Le procès de Robert Moreau pour assassinat s'est ouvert ce mercredi devant la cour d'assises des Alpes-Maritimes. Les débats ont failli être écourtés tant la mémoire de l'accusé, miné par la maladie d'Alzheimer, fait défaut.
Un accusé qui ne se souvient de rien
Robert Moreau, 79 ans, avance à petits pas dans le box vitré, soutenu par deux accompagnantes de l'Aide à domicile en milieu rural (ADMR). Le vieil homme aux cheveux gris et aux sourcils fournis, cachés derrière de fines lunettes dorées, semble perdu. Il écarquille les yeux, donnant l'impression de ne pas savoir où il se trouve.
Le président Ludovic Leclerc lui demande : « Reconnaissez-vous avoir tué votre voisin, Monsieur Robert Baudin, le 26 décembre 2023 à Nice ? » La réponse est à peine audible : « Je ne m'en rappelle plus, je ne sais pas. »
Un procès suspendu à l'état de santé
La défense a estimé que Robert Moreau n'est plus en capacité d'exercer ses droits. Me Olivier Molla, son avocat, déclare : « Il ne se rappelle jamais de moi alors que je le suis depuis le début de l'instruction. Un procès, ce n'est pas simplement valider les faits. C'est être capable de s'expliquer, de donner un avis, d'apporter des contradictions. Sa propre parole n'est pas fiable. »
L'avocat s'interroge aussi sur le sens de la sanction pénale. La famille de Robert Baudin, représentée par Me Florence Bensa-Troin, est dévastée. L'avocate générale Noémie Orihuela rappelle que l'état de santé de l'accusé ne pourra que se détériorer : « Nous n'aurons pas d'autre moment pour le juger puisque son état ne s'améliorera pas. »
Un examen psychiatrique révélateur
Robert Moreau a été examiné le 21 mai dernier par le Dr Nicolas Paquin, médecin-chef en psychiatrie à l'hôpital Sainte-Marie de Nice. Lors de cet examen, l'accusé n'a pu résumer les faits qu'en quelques mots : « J'ai tué quelqu'un. J'étais en colère. C'était dans un garage. »
Selon le psychiatre, il conserve certains souvenirs anciens mais peine à intégrer les événements récents, un symptôme typique de la maladie d'Alzheimer. Le médecin prévoit « une aggravation irréversible » et s'interroge sur sa capacité à participer utilement aux débats.

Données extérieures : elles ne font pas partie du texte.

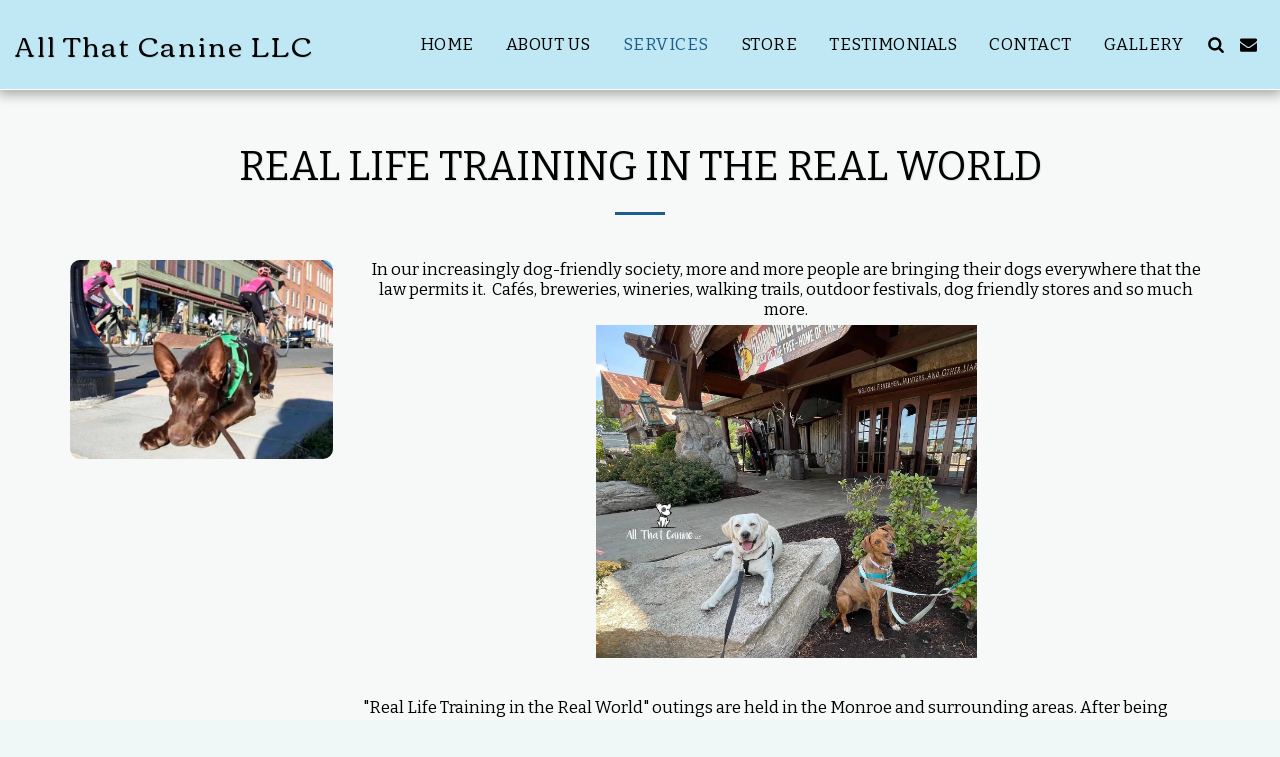

--- FILE ---
content_type: text/html; charset=utf-8
request_url: https://www.google.com/recaptcha/api2/aframe
body_size: 250
content:
<!DOCTYPE HTML><html><head><meta http-equiv="content-type" content="text/html; charset=UTF-8"></head><body><script nonce="rIBEM6OkafLXkB2Nc_YY1w">/** Anti-fraud and anti-abuse applications only. See google.com/recaptcha */ try{var clients={'sodar':'https://pagead2.googlesyndication.com/pagead/sodar?'};window.addEventListener("message",function(a){try{if(a.source===window.parent){var b=JSON.parse(a.data);var c=clients[b['id']];if(c){var d=document.createElement('img');d.src=c+b['params']+'&rc='+(localStorage.getItem("rc::a")?sessionStorage.getItem("rc::b"):"");window.document.body.appendChild(d);sessionStorage.setItem("rc::e",parseInt(sessionStorage.getItem("rc::e")||0)+1);localStorage.setItem("rc::h",'1768625492458');}}}catch(b){}});window.parent.postMessage("_grecaptcha_ready", "*");}catch(b){}</script></body></html>

--- FILE ---
content_type: text/plain
request_url: https://www.google-analytics.com/j/collect?v=1&_v=j102&a=1299902063&t=pageview&_s=1&dl=https%3A%2F%2Fwww.allthatcaninellc.com%2Fservices%2Freal-life-training-in-the-real-world&ul=en-us%40posix&dt=CT%20Dog%20Training&sr=1280x720&vp=1280x720&_u=IEBAAEABAAAAACAAI~&jid=1479207639&gjid=1381976461&cid=205580271.1768625490&tid=UA-175814990-1&_gid=1989284353.1768625490&_r=1&_slc=1&z=1021724279
body_size: -453
content:
2,cG-D51CWJ15MV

Ses facultés cognitives fluctuent fortement.
La cour a estimé que Robert Moreau n'était pas dans l'impossibilité de comparaître, mais le président a autorisé l'accusé à quitter le box pour suivre les débats aux côtés de son avocat.
Un voisin aidant devenu persécuteur
L'accusé, âgé de 78 ans au moment des faits, a tué de trois balles dans la tête son voisin et ami Robert Baudin, 82 ans, dans leur immeuble du 14, avenue Henry-Dunant à Nice. L'arme, un calibre 7,65 mm, datait de son service militaire et il s'en promenait depuis au moins quatre jours avant le drame.
La victime, ancien cadre d'imprimerie de Nice-Matin et président du conseil syndical, était décrite comme serviable et appréciée. Après le décès de l'épouse de Robert Moreau, il l'avait aidé dans des démarches administratives.
L'expert psychiatre Serge Sussa évoque un délire de persécution nourri par des fabulations. Robert Moreau était convaincu que son voisin lui avait volé de l'argent, empêché l'achat d'une plaque funéraire pour son épouse et était responsable de sa mort. « La victime, qui était une aide, est devenue du jour au lendemain un persécuteur », analyse le Dr Sussa.
L'expert considère qu'au moment des faits, son discernement était altéré mais non aboli. « Il avait conscience du caractère criminel de son geste et des conséquences pour lui et pour les autres », souligne-t-il. L'accusé avait confié : « Je regrette d'avoir fait une veuve. »
Le procès d'assises doit s'achever vendredi. La famille de Robert Baudin attend des réponses. Reste à savoir si, d'ici là, l'homme qui comparaît sera en capacité de leur en apporter.